(Brief descriptive captions)
──────────────────────────────

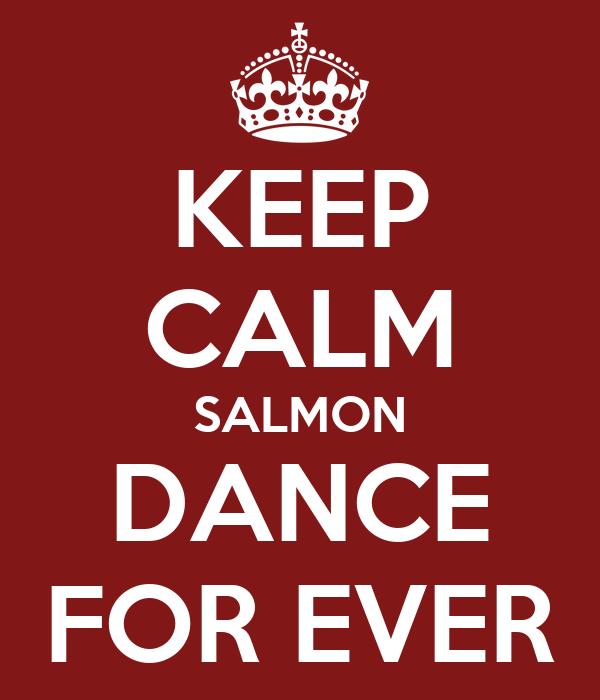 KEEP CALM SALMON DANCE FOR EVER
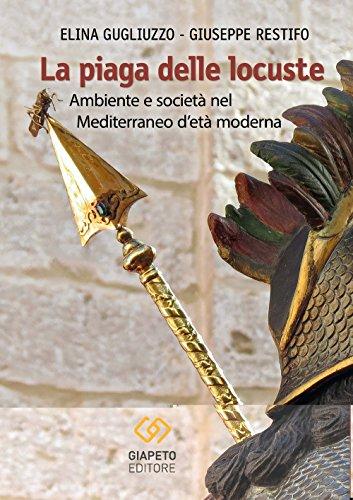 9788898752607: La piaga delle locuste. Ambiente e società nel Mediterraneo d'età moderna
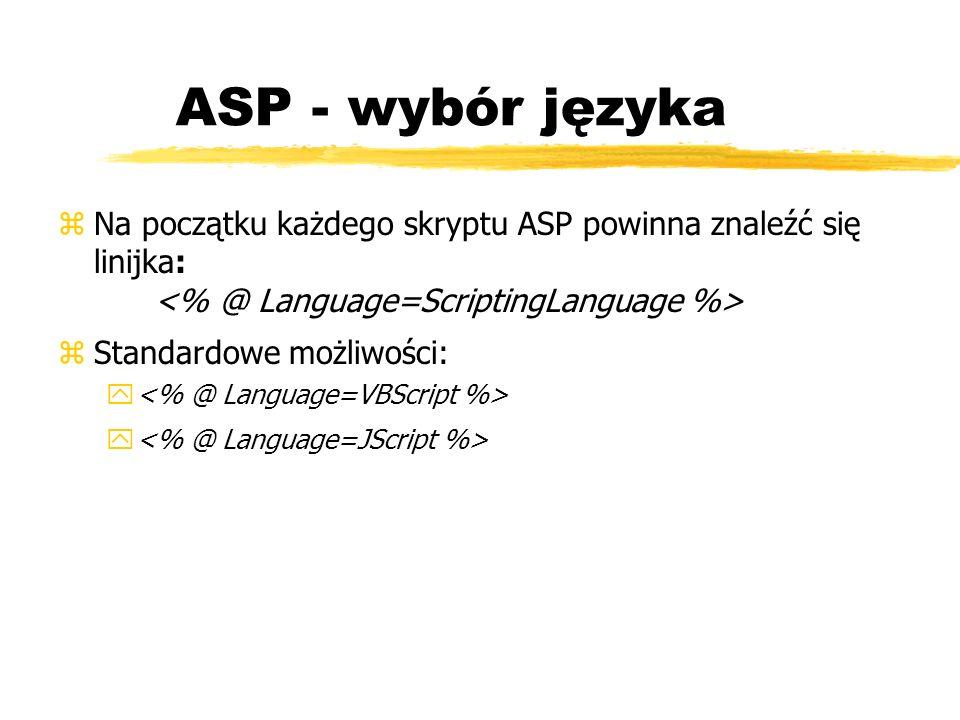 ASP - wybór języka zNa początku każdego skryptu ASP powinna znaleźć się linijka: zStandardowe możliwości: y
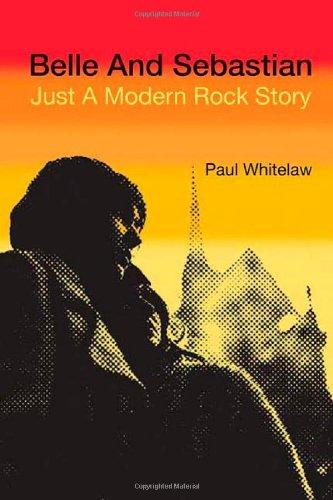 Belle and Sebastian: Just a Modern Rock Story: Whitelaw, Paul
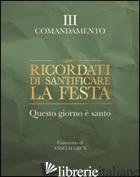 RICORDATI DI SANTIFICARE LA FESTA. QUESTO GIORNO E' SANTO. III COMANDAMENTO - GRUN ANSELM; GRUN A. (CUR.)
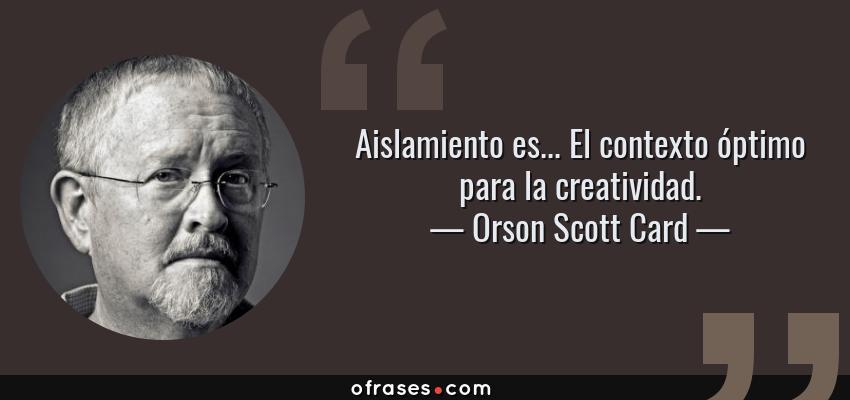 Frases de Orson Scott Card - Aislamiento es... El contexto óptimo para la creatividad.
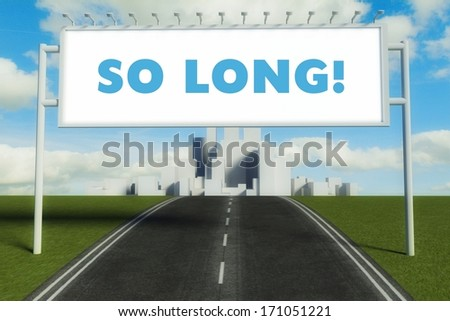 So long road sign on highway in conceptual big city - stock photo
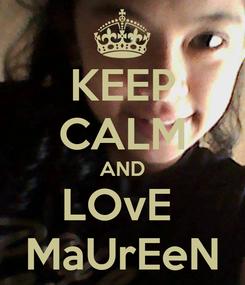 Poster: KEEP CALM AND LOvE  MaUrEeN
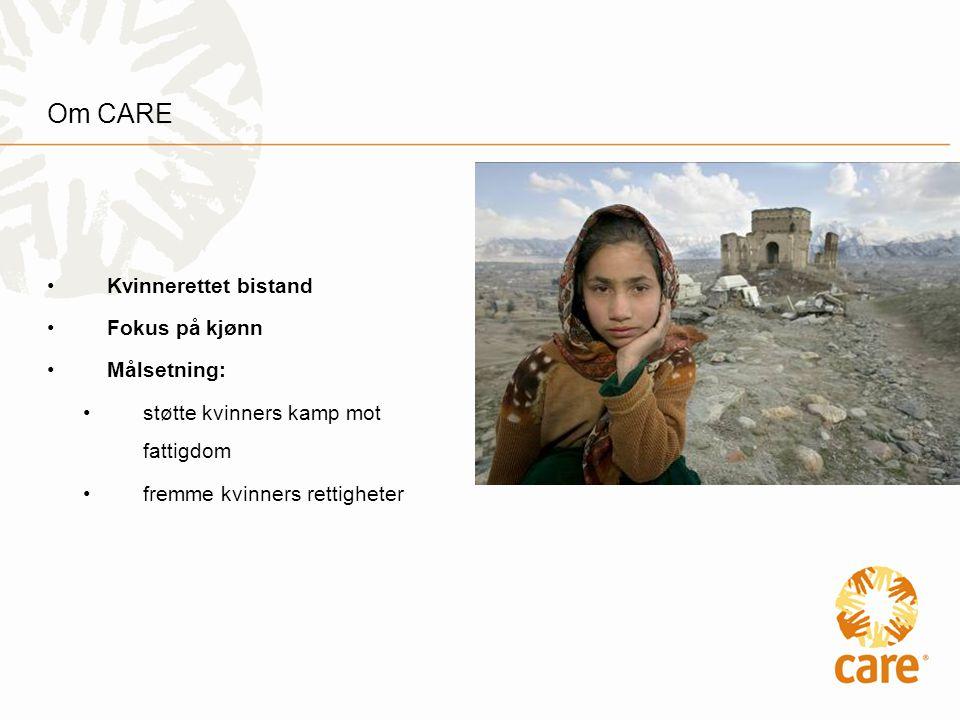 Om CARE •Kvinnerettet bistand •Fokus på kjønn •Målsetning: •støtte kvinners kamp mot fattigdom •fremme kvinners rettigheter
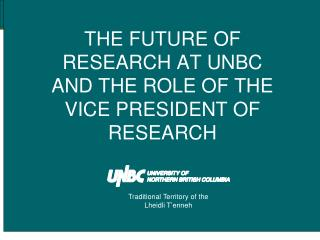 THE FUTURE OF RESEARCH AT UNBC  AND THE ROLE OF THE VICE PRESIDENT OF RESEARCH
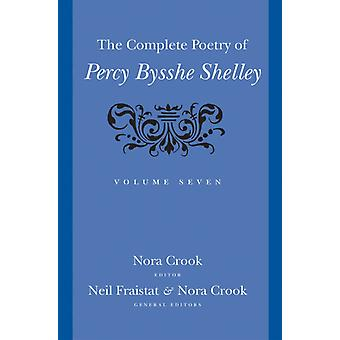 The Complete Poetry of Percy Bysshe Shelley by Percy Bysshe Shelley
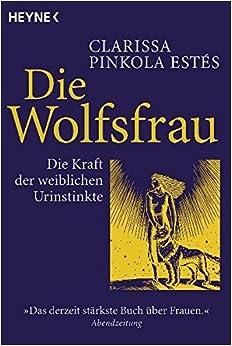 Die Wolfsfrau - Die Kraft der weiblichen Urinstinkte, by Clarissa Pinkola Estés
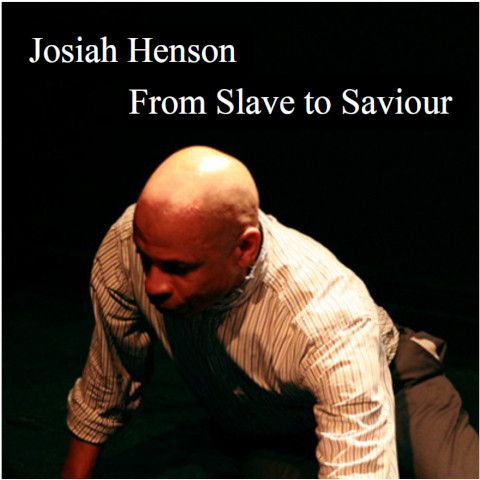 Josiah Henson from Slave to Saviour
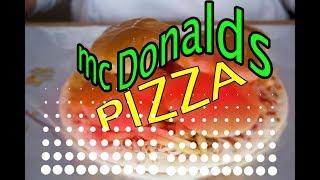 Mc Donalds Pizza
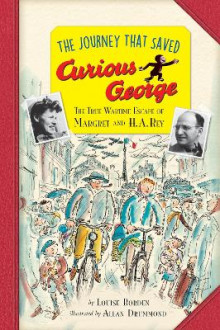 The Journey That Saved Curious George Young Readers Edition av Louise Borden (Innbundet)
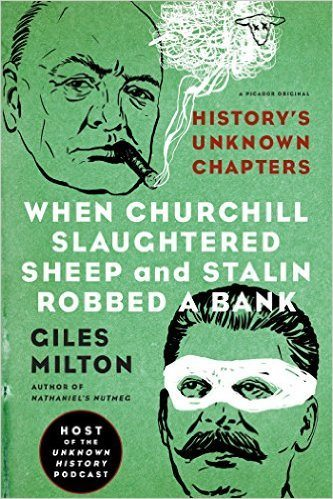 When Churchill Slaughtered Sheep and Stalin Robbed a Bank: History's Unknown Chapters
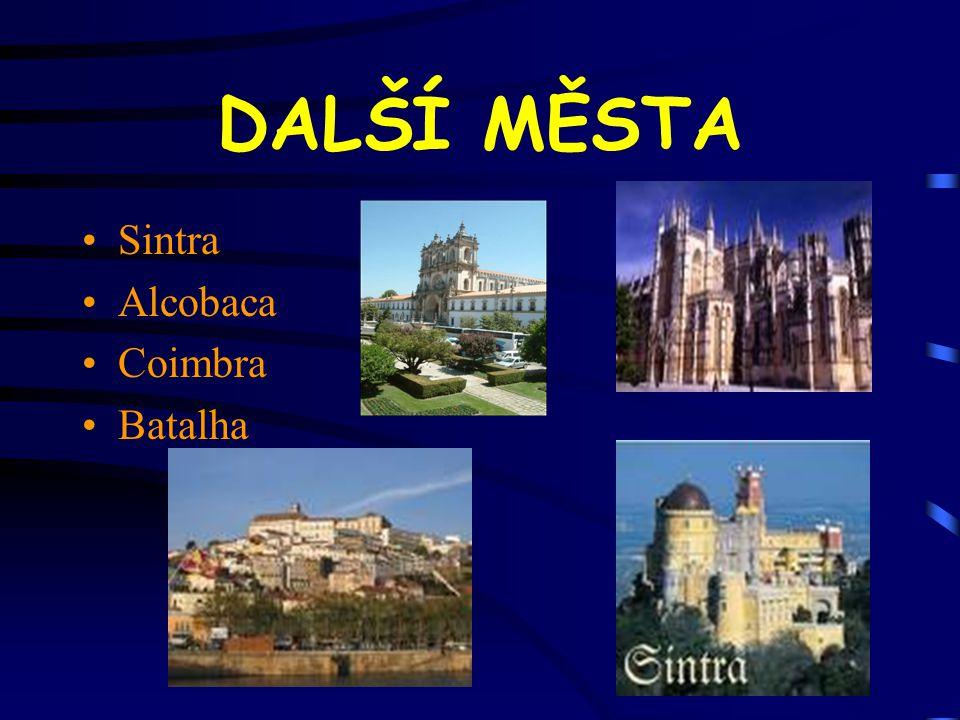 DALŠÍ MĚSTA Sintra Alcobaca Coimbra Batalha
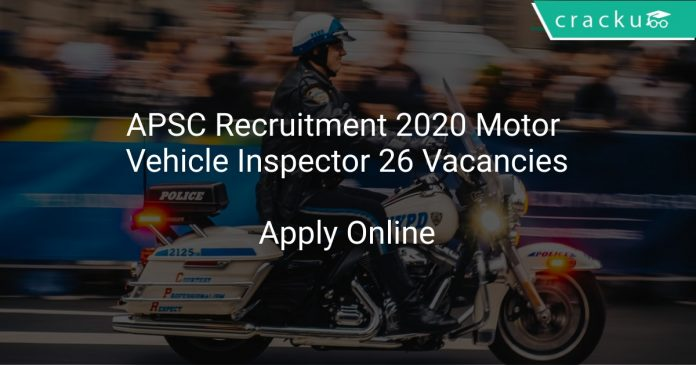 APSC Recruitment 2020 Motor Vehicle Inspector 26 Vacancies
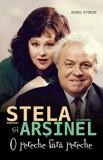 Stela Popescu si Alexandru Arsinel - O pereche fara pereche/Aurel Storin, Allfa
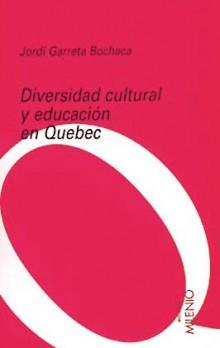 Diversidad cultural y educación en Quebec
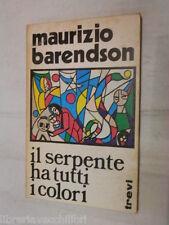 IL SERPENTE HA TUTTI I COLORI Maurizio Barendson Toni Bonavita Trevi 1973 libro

──────────────────────────────

▶ REQUIRED WORK
Restate the data above exactly, stripping out each image.

▶ RESULT OF THIS EXERCISE
 KEEP CALM SALMON DANCE FOR EVER
 9788898752607: La piaga delle locuste. Ambiente e società nel Mediterraneo d'età moderna
 ASP - wybór języka zNa początku każdego skryptu ASP powinna znaleźć się linijka: zStandardowe możliwości: y
 Belle and Sebastian: Just a Modern Rock Story: Whitelaw, Paul
 RICORDATI DI SANTIFICARE LA FESTA. QUESTO GIORNO E' SANTO. III COMANDAMENTO - GRUN ANSELM; GRUN A. (CUR.)
 Frases de Orson Scott Card - Aislamiento es... El contexto óptimo para la creatividad.
 So long road sign on highway in conceptual big city - stock photo
 Poster: KEEP CALM AND LOvE  MaUrEeN
 Om CARE •Kvinnerettet bistand •Fokus på kjønn •Målsetning: •støtte kvinners kamp mot fattigdom •fremme kvinners rettigheter
 THE FUTURE OF RESEARCH AT UNBC  AND THE ROLE OF THE VICE PRESIDENT OF RESEARCH
 The Complete Poetry of Percy Bysshe Shelley by Percy Bysshe Shelley
 Die Wolfsfrau - Die Kraft der weiblichen Urinstinkte, by Clarissa Pinkola Estés
 Josiah Henson from Slave to Saviour
 Mc Donalds Pizza
 The Journey That Saved Curious George Young Readers Edition av Louise Borden (Innbundet)
 When Churchill Slaughtered Sheep and Stalin Robbed a Bank: History's Unknown Chapters
 DALŠÍ MĚSTA Sintra Alcobaca Coimbra Batalha
 APSC Recruitment 2020 Motor Vehicle Inspector 26 Vacancies
 Stela Popescu si Alexandru Arsinel - O pereche fara pereche/Aurel Storin, Allfa
 Diversidad cultural y educación en Quebec
 IL SERPENTE HA TUTTI I COLORI Maurizio Barendson Toni Bonavita Trevi 1973 libro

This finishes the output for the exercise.